Crowdsourcing a due vie
18/12/2007
Un consumatore più esigente, informato, preparato, può mettere i bastoni tra le ruote al marketing. E non solo perché diventa sempre più difficile raggiungerlo e convincerlo. Ancora peggio, infatti, quando pretende di dire la sua a monte, volendo influire sulla stessa offerta. Come sembra promettere una nuova forma di ‘crowdsourcing’ per cui l’azienda, suo malgrado, dovrà confrontarsi con giudizi e ‘fatti’ della rete. Ma senza volontà di esternalizzazione, come accade nelle applicazioni più tradizionali di questo neologismo alla web2.0.
Il crowdsourcing, infatti, nasce come modello di business. L’azienda, invece di rivolgersi al suo interno o alla pletora di consulenti esterni di cui dispone, decide di far accedere al progetto la rete, ‘sfruttando’ il lavoro di volontari e appassionati. Una campagna di comunicazione, idee per nuovi prodotti, soluzioni packaging, ecc. Magari essendo anche disposta a riconoscere al prescelto un certo compenso. La cosa ha preso piede lo scorso anno, ed è di sicuro piaciuta. Almeno a giudicare dagli esempi visti susseguirsi in rete.
Tanto che gli stessi utenti hanno imparato a organizzarsi, come dimostrano realtà quali iStock, sito che raccoglie milioni di foto scattate da amatori e vendute a un costo che varia da 1 a 5 dollari. Un successo che ha portato la stessa Getty Images a scongiurare il rischio di cannibalizzazione acquistando l’intera proprietà del sito. O casi come zooppa, piattaforma dove le campagne pubblicitarie per promuovere un brand sono create dagli utenti. E sono gli stessi utenti a votare poi il filmato ritenuto migliore. Ai primi tre classificati premi in denaro.
Ma non è tutto oro quel che luccica. Perché, se apparentemente il meccanismo sembrerebbe non mostrare controindicazioni, soprattutto per le aziende, sul fronte utente la ‘promozione’ altrettanto scontata non è la promozione. Qualcuno, infatti, potrebbe obiettare circa l’eticità del comportamento, trattandosi di un modo come un altro per sfruttare abilità altrui, ottenendo servizi a basso costo, se non addirittura gratis.
E in realtà, se ci si pensa, tutto il meccanismo del web2.0 facilmente solletica simili argomentazioni. Perché qualsiasi community di successo crea il suo valore sulla partecipazione della gente, mettendo dunque a frutto quella che è un’esigenza spontanea di coinvolgimento e protagonismo attivo.
Al di là dei giudizi morali, ci preme piuttosto mostrare come, comunque, anche l’utente abbia l’opportunità di erigersi ad altra faccia della medaglia.

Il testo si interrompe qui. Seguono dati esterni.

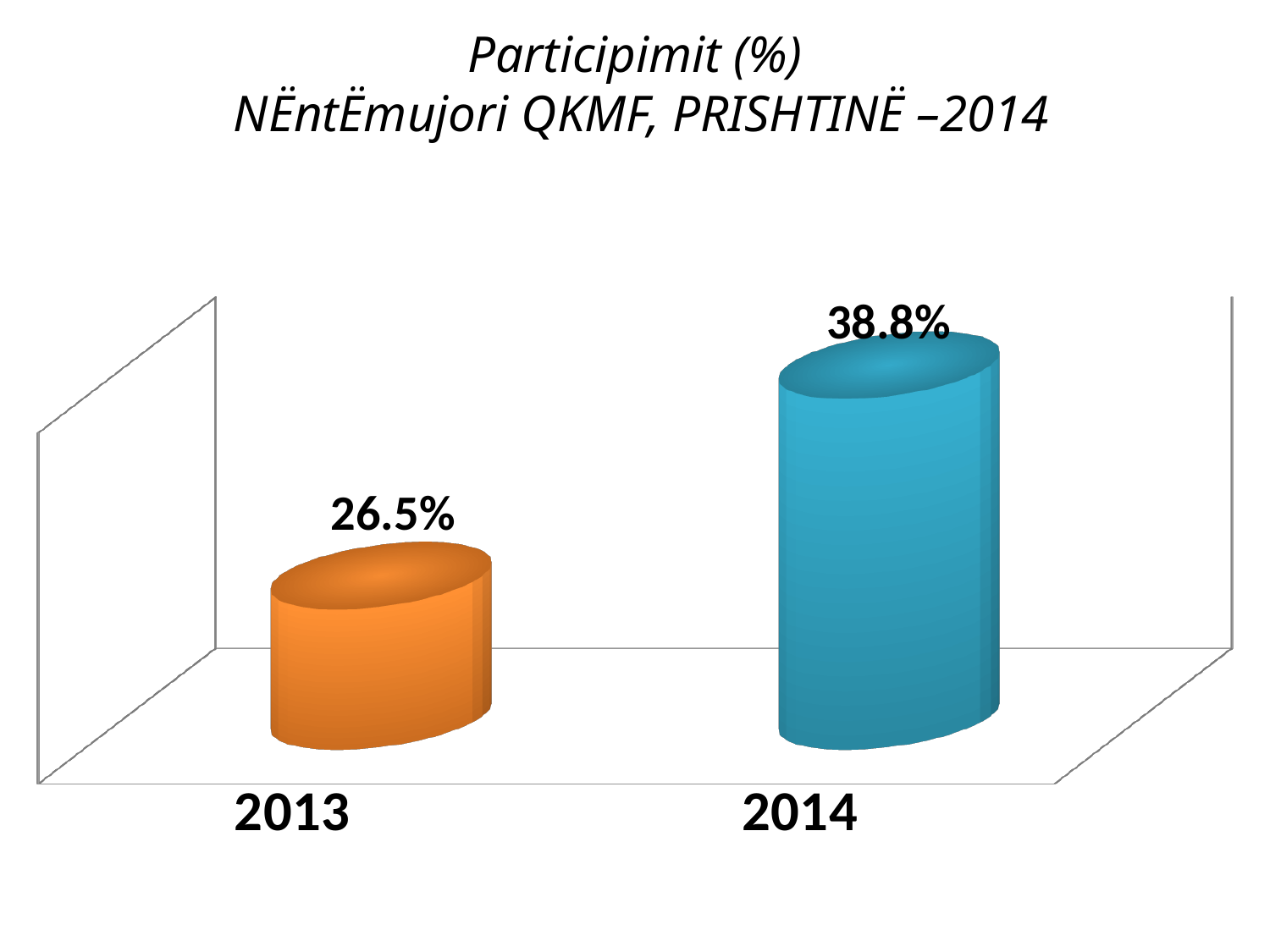
How many categories are shown on the chart? 2 What kind of chart is this? bar chart What colour is the bar for 2014? blue What is the difference between the values for 2014 and 2013? 12.3% Which year has the lowest value? 2013 What colour is the bar for 2013? orange Do the values rise or fall from 2013 to 2014? rise Which is larger, the value for 2013 or the value for 2014? 2014 Which year has the highest value? 2014 What is the value for 2013? 26.5% What is the value for 2014? 38.8%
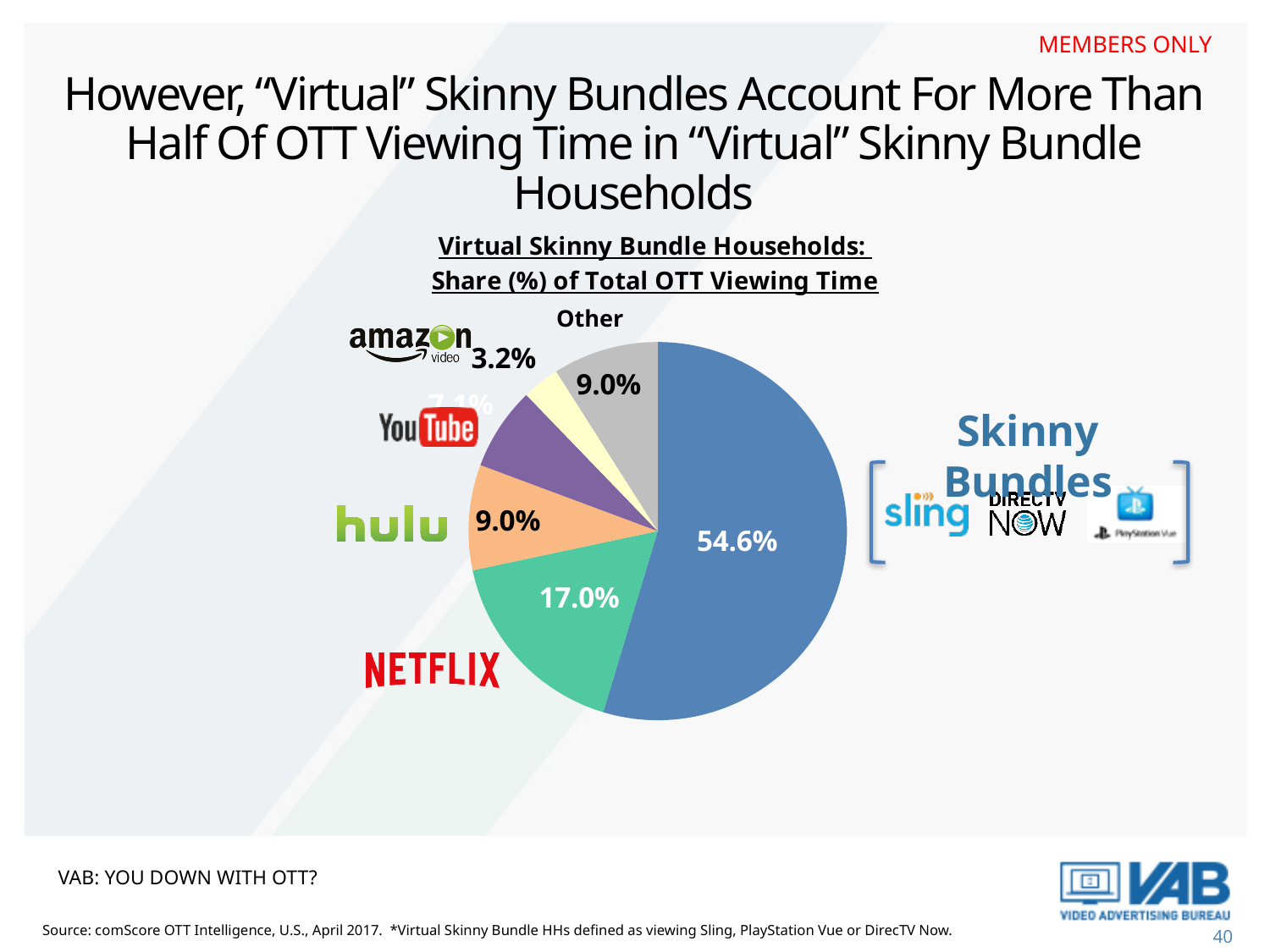
Which slice of the pie chart is the largest? Skinny Bundles What share of total OTT viewing time do Skinny Bundles account for? 54.6% What kind of chart is shown on the slide? Pie chart How many percentage points larger is the Skinny Bundles share than the Netflix share? 37.6 percentage points What is the title of the pie chart? Virtual Skinny Bundle Households: Share (%) of Total OTT Viewing Time How many slices does the pie chart have? 6 What share of total OTT viewing time does the Other slice account for? 9.0% What share of total OTT viewing time does Amazon Video account for? 3.2% Which has a larger share of OTT viewing time, Netflix or Hulu? Netflix What share of total OTT viewing time does Hulu account for? 9.0% Which slice of the pie chart is the smallest? Amazon Video What share of total OTT viewing time does Netflix account for? 17.0%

Contro lo stress di prodotti che non piacciono, o meglio che non rispondono alle prerogative che promettono, ad esempio, è nato RedesignMe, sito olandese che garantisce a tutti facoltà di denuncia, rimettendo poi nelle mani della community l’obiettivo di ‘ridisegnare’ il prodotto o servizio. C’è chi si lamenta perché la sua autoradio ha solo sei canali, o chi non apprezza le scelte del suo orologio in tema di batteria. A dire il vero, però, non sono ancora molti i casi in cui vengono anche suggerite alternative di design.
Senza contare che il sito lascia i conti un po’ in sospeso, non chiudendo il cerchio, concentrato com’è sulle opinioni dei consumatori. Per questo merita di essere visto l’americano Satisfaction, che democraticamente apre l’accesso anche alle aziende, creando un terreno di confronto neutrale, nell’interesse del mercato. O almeno tale è l’intento. Visto che il tutto si basa sul credo che i fondatori ripongono nel ‘customer service’, quale ottica di marketing futura. Perché le persone che sono disposte a dedicare parte del proprio tempo per parlare di una marca, prodotto o servizio, saranno certamente più disposte a entrare in relazione con l’azienda pronta a interagire, fornendo tutte le risposte attese. Insomma, c’è da aspettarsi che il meccanismo non resti proprio disinteressato.